Simple specs of the vehicle
The SD-03 vehicle model is 2 meters high, 4 meters wide, and 4 meters long. The SD-03 was “designed to be the world’s smallest electric Vertical Take-Off and Landing(eVOTL) model as a new means of transportation for the near future” according to Skydrive. It has eight electric motors in four locations to “ensure safety in emergency situations” and “to address compliance standards and allay potential regulatory concerns.” It also has a pair of propellers and two white lights in the front and a red light on the bottom of the model.
Skydrive reacts to being of the handful of successful tests
Skydrive is looking to turn the flying car model into a real-life product by 2023 while acknowledging that safety is also important. The Skydrive’s CEO, Tomohiro Fukuzawa explained how proud he was of their historic accomplishment. “Of the world’s more than 100 flying car projects, only a handful have succeeded with a person on board,” he said to The Associated Press. He also said, “We are extremely excited to have achieved Japan’s first-ever manned flight of a flying car in the two years since we founded Skydrive in 2018 with the goal of commercializing such aircraft.”
Fukuzawa added that although the current capacity of the model is 10 minutes in flight, if they could increase the flight time to 30 minutes, the SD-03 will be much more attractive to consumers.
Skydrive has attracted big companies to invest in the model. Some of the investors include Toyota Motors Corp., Panasonic Corp., and Bandai Namco.
The dream of flying cars
Fukuzawa expressed the company’s dreams saying, “We want to realize a society where flying cars are an accessible and convenient means of transportation in the skies and people are able to experience a safe, secure, and comfortable new way of life.” The company also added in a press release, “Skydrive’s flying car has been designed to be a coupe embodying dreams and exuding charisma, such that it will be welcomed into people’s lives and used naturally.” They added, “The company hopes that this aircraft will become people’s partner in the sky rather than merely a commodity and it will continue working to design a safe sky for the future as a partner in the sky.”

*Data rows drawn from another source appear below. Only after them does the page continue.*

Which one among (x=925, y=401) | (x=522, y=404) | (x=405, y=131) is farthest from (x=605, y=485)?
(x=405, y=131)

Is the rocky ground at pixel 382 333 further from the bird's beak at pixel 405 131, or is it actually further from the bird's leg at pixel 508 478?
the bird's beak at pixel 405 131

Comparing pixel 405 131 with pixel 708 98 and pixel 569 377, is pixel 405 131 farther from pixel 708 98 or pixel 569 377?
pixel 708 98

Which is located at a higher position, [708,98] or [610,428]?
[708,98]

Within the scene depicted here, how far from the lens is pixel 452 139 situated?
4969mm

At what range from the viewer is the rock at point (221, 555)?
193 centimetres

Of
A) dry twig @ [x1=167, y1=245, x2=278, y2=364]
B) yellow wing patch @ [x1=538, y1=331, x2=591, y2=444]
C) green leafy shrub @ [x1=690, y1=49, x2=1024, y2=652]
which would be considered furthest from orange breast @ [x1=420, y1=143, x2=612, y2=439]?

Challenges for eVOTL aircrafts
Some challenges that the company will face in the road to a real-life product is improving battery sizes and air traffic or infrastructure issues where the vehicles will be used. Sanjiv Singh, a professor at the Robotics Institute at Carnegie Mellon and co-founder of Near Earth Autonomy, highlighted the many things that may hinder the commerciability of a flying car, “If they cost US $10 million, no one is going to buy them. If they fly for five minutes, no one is going to buy them. If they fall out of the sky every so often, no one is going to buy them.” Singh’s company is also working on an eVOTL aircraft.